Behold, The Novelist: That 16 hours a week translates roughly to 16,000 words per week. Which translates to five weeks worth of work to get the first draft of an 80,000 word novel complete. (Yes, this is easier said than done. We’re talking perfect world scenario, here, but one that becomes more achievable with an increase in those two fundamentals mentioned earlier: time and competency.) This translates to ten novels a year. Which is ridiculous and you’re not going to do it. You probably can’t write that many a year, and you almost certainly cannot sell that many a year. Which puts our annual salary in a bit of a bind, doesn’t it?
The Language Of Investments: A bit of a sidetrack, for a moment, so bear with me. It’s a little stodgy to use the word investment, but fuck it, it works, and we use the words that work because WE ARE WRITER, HEAR US ROAR OR MAYBE WATCH US WRITE I DUNNO YOU SHUT YOUR GODDAMN WORD-FACE. One’s writing career — the efforts, the time, the stories themselves, and the writer that culminates through all of that — should be seen as an investment. Pay in early, it yields bigger as time goes on. You will earn more as time goes on and as you become more capable — and as you produce more work and gain more audience and garner new contacts in your industry. It’s like a role-playing game. You eventually level up and gain weapons like THE BATTLE-SCYTHE OF STRUNK-WHITE (+2 against stylistic errors).
Diversify Your Portfolio: Okay, back to the problem at hand, which is that writing ten novels a year is not sustainable, nor particularly marketable — but, by the same token, that old-school “write one book a year” is problematic in that it doesn’t get us to our target salary. What this means is you should be prepared to write across a variety of media and platforms. Train yourself to write comics, games, television shows, films, articles, VCR repair manuals, whatever. The value here is that income arrives from multiple sources and that should any one source dry up, you have others on which you may depend.
The Danger of Self-Publishing: Self-publishing is all risk. You put something “out there,” it may earn you anywhere from, ohh, zero dollars to eleven-billionty dollars. Publishing through a traditional publisher offers a reduced royalty but a stable advance — meaning, you’ll earn your five grand or more regardless of whether you ever sell a single copy. Certainly you’ll find those who have made serious bank off of self-publishing, but the nature of the risk (i.e. the chance to earn very little at all) means it’s not a stable path toward the annual salary. This is a “slow and steady win the race” post, not a “fingers crossed let’s jump out of the plane and build our parachute on the way down” post.
■ ■ ■ ■ ■ ■ ■
§ **What needs to be done**:
Extend the essay on earning a steady income from writing, picking up right after its final sentence.

§ **Provided material**:
■ ■ ■ ■ ■ ■ ■
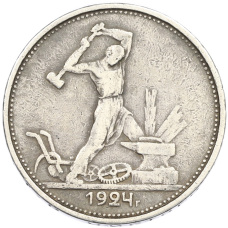Монета Один полтинник (50 копеек) 1924 года (ТР) (аверс)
■ ■ ■ ■ ■ ■ ■
§ **Written reply**:
The Self-Pub Numbers: Self-pub advocates speak of the Amazon 70/30 royalty split (70% to the author) as the golden reason to self-publish. That rate is notable, considering traditional publishing royalties are less than the reverse of that (meaning, sub-30%). But, that percentage isn’t everything: 70% of $100 is worse than 25% of $1000. E-books as your only vector of sales is doable, but risky — physical books are still over half the sales. Trad-pub gets you there and on bookshelves, and as such, royalty isn’t everything. I can keep 100% of my royalties if I sell out of my garage, but one assumes I’m only going to end up selling to squirrels and hobos that way.
And Yet, Here I Am Telling You To Self-Publish: Behold, the hybrid approach that I often tout as being the best way forward for the average penmonkey: yes, I think you should try traditional publishing first (for a number of reasons). But I also think you should self-publish on the side. Self-publishing is great for stories too risky to entice a traditional publisher. Short story collection? Novella? Serialized content? Insane manifesto? Transmedia smut pamphlets? Living memes that can reprogram the human brain with but the push of a button? Point is, that royalty rate I note is indeed still a good one, so this will let you take advantage of it without relying entirely upon it. Use the self-pub environment as an experimental laboratory.
On Writing For Free: Writers, like hikers, can die from exposure. Writing for free has value but you have to have to be able to see that value and ensure that it’s not a meaningless risk: anyone who asks you to work for them and promises exposure is whistling lies through their asshole. As I have said before, if you’re going to be exposed, expose yourself: control the message and the release. When in doubt: don’t write for free.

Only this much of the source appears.